William's Wife, by G. E. Trevelyan, is the story of a little mouse-character called Jane Atkins, a housemaid who, at the age of twenty-eight, marries an elderly widower called William Chirp, a grocer, and settles down with him in his musty house, The Elms, on the edge of a small town called Jewsbury. She is quite eager to be happy, in her way. " Happy and timid, almost afraid of being happy like that ; secure, yet with a kind of timid daring. ' Cosy, just us two.' " But William is a miser, and gradually she says good-bye to her various small dreams of material comfort or adornment, while growing meantime, under submission, very wily to defeat him in his close supervision of threepences. Marriage becomes an awful, miserable drama of small coins and small lies, but when at last the monster husband dies it is too late for Jane to recapture her old timid dreams of pleasure. She has been twisted by him into the shape he would have liked. She is a miser, and carefully, slowly her author takes us along the terrible narrow path of the poor old thing's insane depravity. The book, such as it is, could hardly have been better done—nevertheless, even its high standard of art does not justify it.

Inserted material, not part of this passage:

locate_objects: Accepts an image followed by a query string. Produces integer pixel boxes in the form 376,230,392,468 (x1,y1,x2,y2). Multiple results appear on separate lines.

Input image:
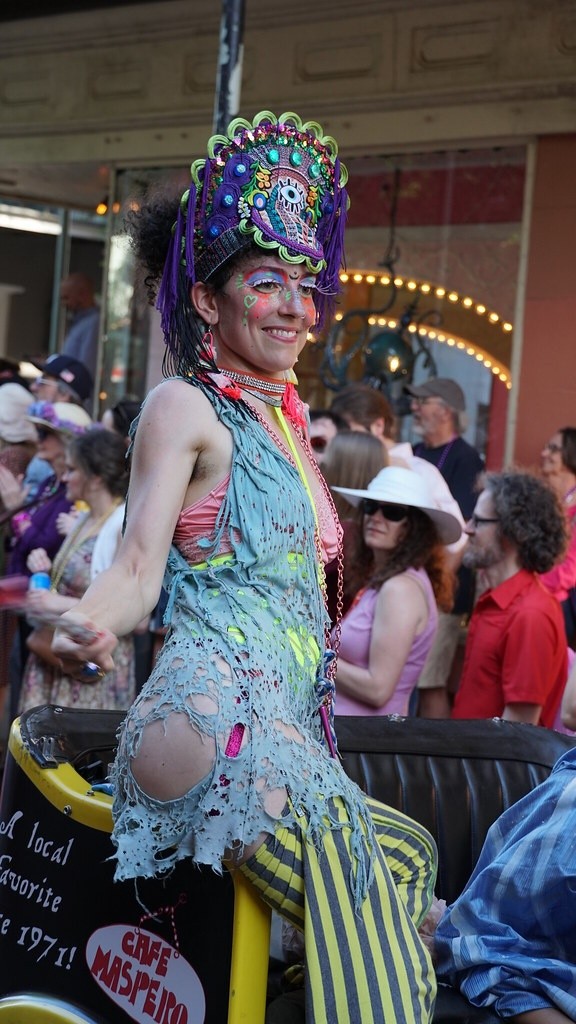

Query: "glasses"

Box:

The more true such a story is, the more monotonous it must become. Compressed to ten thousand words it could have been superb ; spun out as it is here so carefully, it falls short of such an adjective.

The Strikers, by Goetze Jeter, deals with a strike in a shoe factory in a small American town ; tells of its effect on all sorts and conditions of people, of the struggle between the shoe company and the union leader to settle it, of the uncompromising attitude of the latter and of his final lynching by his own followers, and their somewhat depressed and anxious return to work. None of the characters is particularly interesting, nor is the reader ever gripped by what might have been an engrossing situation.